Adenovirus showed toxicity to midbrain DA neurons of SN. Adenovirus in Figure 1a was delivered to LC and SN of adult rat by stereotaxic injection. Three days after injection, animals were analyzed. Delivery sites of adenovirus were detected by expression of GFP (a, d). Expression of WGA was detected with WGA specific antibody (b, c, e, f; 1:1,000 dilution, Vector Lab). Magnified view of boxed area of (b) and (e) are shown in (c) and (f), respectively. Bar; 200 μm (a, b, d, e), 100 μm (c, f). Ten week-old male Sprague-Dawley rats (280-320 g, Charles River) were used. Adenovirus (1.5 μl of 8 × 10¹⁰ EFU/ml) was unilaterally injected into the SN (AP -5.8 mm relative to bregma, L -2.0 mm from midline, and DV -6.0 mm below dura) and the LC (AP -3.9 mm relative to bregma, L -1.4 mm from midline, and DV -7.2 mm below dura) using a stereotaxic instrument (Stoelting Co.) equipped with an autoinjector (Stoelting Co.). After stereotaxic injection of adenovirus, rats were perfused with 4% PFA and the brains were sectioned coronally to 40 μm thickness using a cryostat. Brain sections were mounted on poly-L-lysine-coated glass slides. Antibodies were detected using the Vectastain kit (Vector Labs) and the signal was visualized using 3,3'-diaminobenzidine (DAB). Goat anti-WGA antibody was used to detect expression of WGA. All animal procedures were performed according to experimental protocols approved by the Institutional Animal Care and Use Committee of McLean Hospital and followed the National Institutes of Health guidelines.

Figure 3

Transgenes were expressed in SN of adult rat. AAV (1.5 μl of 2-5 × 10¹² genome copy/ml) which expresses GFP-WGA fusion protein (a) or DsRed2 (f) was delivered to the SN by stereotaxic injection as described in Figure 2. Seven or 17 days after injection, animals were analyzed. Expression of GFP-WGA (b) and DsRed2 (g) was detected by its fluorescence. TH expression was detected by immunostaining (c, h). Merged images of GFPWGA and TH (d) or DsRed2 and TH (i) are shown. Magnified view of boxed area of (d) and (i) are shown in (e) and (j), respectively. Expression transgenes in the non-DA cells are shown by white arrow heads. VTA and SN are shown. Bar; 100 μm (b, c, d, e), 200 μm (g, h, i, j). Goat anti-WGA antibody (1:200 dilution, Vector Lab) and rabbit anti-TH antibody (1:1,000 dilution, Pel-Freez) were used.
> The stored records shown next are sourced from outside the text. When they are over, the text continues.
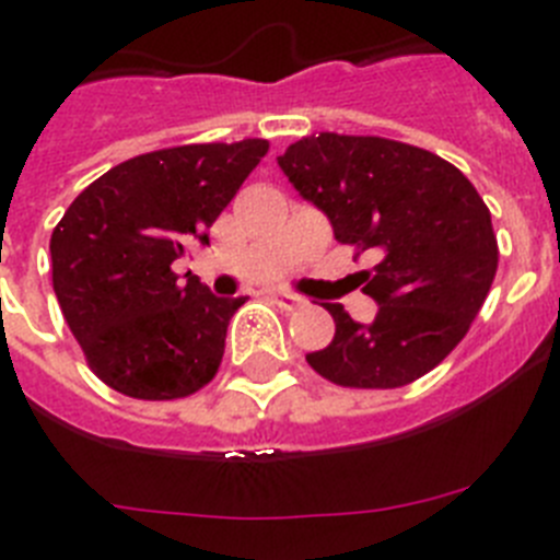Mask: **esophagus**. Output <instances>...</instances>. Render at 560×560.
<instances>
[{"label":"esophagus","instance_id":"1","mask_svg":"<svg viewBox=\"0 0 560 560\" xmlns=\"http://www.w3.org/2000/svg\"><path fill=\"white\" fill-rule=\"evenodd\" d=\"M275 303L280 305V308H285V311H296V308H303L305 300H303V296L289 294V291H277V294H275Z\"/></svg>","mask_w":560,"mask_h":560}]
</instances>
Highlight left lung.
Segmentation results:
<instances>
[{
    "mask_svg": "<svg viewBox=\"0 0 560 560\" xmlns=\"http://www.w3.org/2000/svg\"><path fill=\"white\" fill-rule=\"evenodd\" d=\"M277 165L328 215L339 244L378 257L361 271L364 294L378 303L375 319L361 325L339 303H323L336 334L305 355L311 368L353 389L407 387L438 368L497 277L491 210L477 187L438 153L384 137L311 133Z\"/></svg>",
    "mask_w": 560,
    "mask_h": 560,
    "instance_id": "left-lung-1",
    "label": "left lung"
}]
</instances>
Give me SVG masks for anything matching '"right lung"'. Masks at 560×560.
I'll list each match as a JSON object with an SVG mask.
<instances>
[{
	"mask_svg": "<svg viewBox=\"0 0 560 560\" xmlns=\"http://www.w3.org/2000/svg\"><path fill=\"white\" fill-rule=\"evenodd\" d=\"M266 140L140 153L78 196L49 237L52 289L92 373L140 400H176L215 378L246 296L210 294L171 269L235 199Z\"/></svg>",
	"mask_w": 560,
	"mask_h": 560,
	"instance_id": "add662e5",
	"label": "right lung"
}]
</instances>
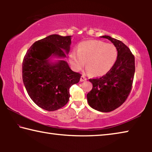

For immunofluorescence labeling, Alexa 594 or 488 anti-rabbit or anti-goat IgG (1:200 dilution, Molecular Probes) were used as secondary antibodies. Recombinant AAV was obtained by using the AAV helper-free system according to manufacture's protocol (Stratagene). We replaced the CMV promoter of pAAV-MCS with the 2.5 kb rat TH promoter to obtain the pAAV2.5THp. The GFP-WGA fusion protein or DsRed2 were cloned in the pAAV2.5THp. This plasmid was used to transfect AAV-293 cells with pAAV-RC and pHelper using the calcium phosphate method to make recombinant viral particles. Viruses were harvested 3 days after transfection and purified using heparin-agarose column and concentrated by centrifugation using a filter membrane (Amicon). One ml of viral solution was treated with proteinase K and viral DNA was recovered by phenol extraction followed by ethanol precipitation. The genome copy of viral DNA was determined by PCR.